» SELECTED TEXT:
........

# Portrait Lights



## koleks (Sep 8, 2016)

Playing with lights. Is cropping to get the frame you like okay? Comments will be very much appreciated.






Sony A6000 / 24mm / f2.2 / 1/200s / ISO1000


----------



## tirediron (Sep 8, 2016)

An unusual portrait composition to be sure, but I quite like it!  Nicely done.


----------



## Scatterbrained (Sep 8, 2016)

Crop it whichever way fits.


----------



## SquarePeg (Sep 8, 2016)

My thoughts on this for family photos is that if you're cropping to print then you'd want to stick to a traditional size and leave some extra for the frame.  Custom framing is expensive.  If it's just for display on the web then do what works best for you artistically.   I like this a lot and would probably be looking to hang it somewhere or use it somehow.  It would make a very cute non traditional Christmas card.  Of course if that is not your only child then you probably can't use it for that...


----------



## koleks (Sep 8, 2016)

I'm actually thinking about it but like you said, I have to have other compositions for the rest of my 3 children before doing that - I have 4 kids .

........

» ENTRIES PROVIDED:

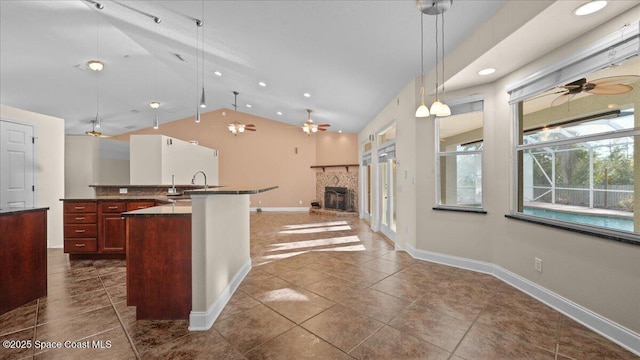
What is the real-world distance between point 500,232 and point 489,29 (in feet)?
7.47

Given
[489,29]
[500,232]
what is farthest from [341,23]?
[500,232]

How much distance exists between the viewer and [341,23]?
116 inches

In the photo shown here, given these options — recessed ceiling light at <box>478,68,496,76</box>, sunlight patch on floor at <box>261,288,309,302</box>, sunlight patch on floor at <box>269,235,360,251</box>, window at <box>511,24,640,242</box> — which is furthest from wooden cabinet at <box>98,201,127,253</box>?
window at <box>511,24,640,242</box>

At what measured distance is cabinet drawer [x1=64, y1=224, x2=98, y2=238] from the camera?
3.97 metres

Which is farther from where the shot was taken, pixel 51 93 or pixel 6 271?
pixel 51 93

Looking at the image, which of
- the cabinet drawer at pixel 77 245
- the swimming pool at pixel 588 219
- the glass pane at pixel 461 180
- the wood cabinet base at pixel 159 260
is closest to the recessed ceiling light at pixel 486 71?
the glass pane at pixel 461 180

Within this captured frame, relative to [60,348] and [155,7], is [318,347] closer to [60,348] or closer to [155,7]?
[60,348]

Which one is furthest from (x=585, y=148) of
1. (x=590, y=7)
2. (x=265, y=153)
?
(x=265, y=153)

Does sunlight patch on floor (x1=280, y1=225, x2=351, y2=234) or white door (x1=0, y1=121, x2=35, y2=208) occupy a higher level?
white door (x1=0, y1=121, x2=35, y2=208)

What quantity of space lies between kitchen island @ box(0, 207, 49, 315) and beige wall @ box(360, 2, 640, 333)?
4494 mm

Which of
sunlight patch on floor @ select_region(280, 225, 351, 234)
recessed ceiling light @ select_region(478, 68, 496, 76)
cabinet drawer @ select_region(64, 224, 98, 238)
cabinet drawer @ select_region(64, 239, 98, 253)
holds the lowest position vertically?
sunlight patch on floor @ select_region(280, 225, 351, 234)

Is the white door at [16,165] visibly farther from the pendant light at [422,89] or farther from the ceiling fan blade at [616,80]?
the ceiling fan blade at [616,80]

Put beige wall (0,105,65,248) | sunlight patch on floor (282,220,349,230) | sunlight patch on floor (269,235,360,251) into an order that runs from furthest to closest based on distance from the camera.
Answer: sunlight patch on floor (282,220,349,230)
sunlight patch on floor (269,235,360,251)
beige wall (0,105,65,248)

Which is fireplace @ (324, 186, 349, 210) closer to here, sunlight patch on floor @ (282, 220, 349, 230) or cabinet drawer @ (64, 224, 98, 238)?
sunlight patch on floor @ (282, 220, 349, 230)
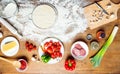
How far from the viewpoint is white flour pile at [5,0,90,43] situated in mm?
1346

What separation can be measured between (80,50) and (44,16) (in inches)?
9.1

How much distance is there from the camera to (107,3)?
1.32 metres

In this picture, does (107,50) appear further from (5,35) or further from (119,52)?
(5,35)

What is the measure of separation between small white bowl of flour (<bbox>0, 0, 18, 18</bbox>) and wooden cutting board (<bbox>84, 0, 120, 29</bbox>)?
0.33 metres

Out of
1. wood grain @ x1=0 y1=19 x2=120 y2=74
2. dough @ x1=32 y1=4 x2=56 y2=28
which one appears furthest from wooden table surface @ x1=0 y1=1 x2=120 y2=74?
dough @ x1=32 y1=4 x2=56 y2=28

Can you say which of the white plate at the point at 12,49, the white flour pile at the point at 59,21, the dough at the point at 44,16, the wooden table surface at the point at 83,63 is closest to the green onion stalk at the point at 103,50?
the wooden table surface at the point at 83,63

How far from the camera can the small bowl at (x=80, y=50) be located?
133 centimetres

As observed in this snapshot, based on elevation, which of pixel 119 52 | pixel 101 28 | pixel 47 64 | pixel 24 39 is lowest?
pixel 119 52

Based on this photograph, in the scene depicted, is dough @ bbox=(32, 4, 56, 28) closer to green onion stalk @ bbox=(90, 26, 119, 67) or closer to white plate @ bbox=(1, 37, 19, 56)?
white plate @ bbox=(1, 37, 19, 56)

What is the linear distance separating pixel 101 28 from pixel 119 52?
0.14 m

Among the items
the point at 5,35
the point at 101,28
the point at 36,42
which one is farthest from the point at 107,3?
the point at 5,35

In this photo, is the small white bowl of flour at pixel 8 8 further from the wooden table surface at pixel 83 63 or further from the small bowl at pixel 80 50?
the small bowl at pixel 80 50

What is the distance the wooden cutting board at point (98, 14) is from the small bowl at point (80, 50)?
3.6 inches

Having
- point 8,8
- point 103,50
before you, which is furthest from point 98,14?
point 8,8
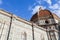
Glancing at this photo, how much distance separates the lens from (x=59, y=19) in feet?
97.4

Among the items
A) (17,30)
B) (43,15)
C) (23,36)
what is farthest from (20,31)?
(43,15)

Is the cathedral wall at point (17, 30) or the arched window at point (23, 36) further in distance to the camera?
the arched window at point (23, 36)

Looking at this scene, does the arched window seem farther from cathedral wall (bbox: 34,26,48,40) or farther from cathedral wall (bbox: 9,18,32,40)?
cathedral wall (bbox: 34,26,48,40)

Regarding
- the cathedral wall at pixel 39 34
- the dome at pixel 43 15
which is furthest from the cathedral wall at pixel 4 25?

........

» DIRECTIVE 1:
According to the Portrait Lights thread, how many children does koleks have?
» DIRECTIVE 2:
Reproduce the Portrait Lights thread word for word from "My thoughts on" to "it for that...".

» WRITTEN REPLY 1:
Four.

» WRITTEN REPLY 2:
My thoughts on this for family photos is that if you're cropping to print then you'd want to stick to a traditional size and leave some extra for the frame.  Custom framing is expensive.  If it's just for display on the web then do what works best for you artistically.   I like this a lot and would probably be looking to hang it somewhere or use it somehow.  It would make a very cute non traditional Christmas card.  Of course if that is not your only child then you probably can't use it for that...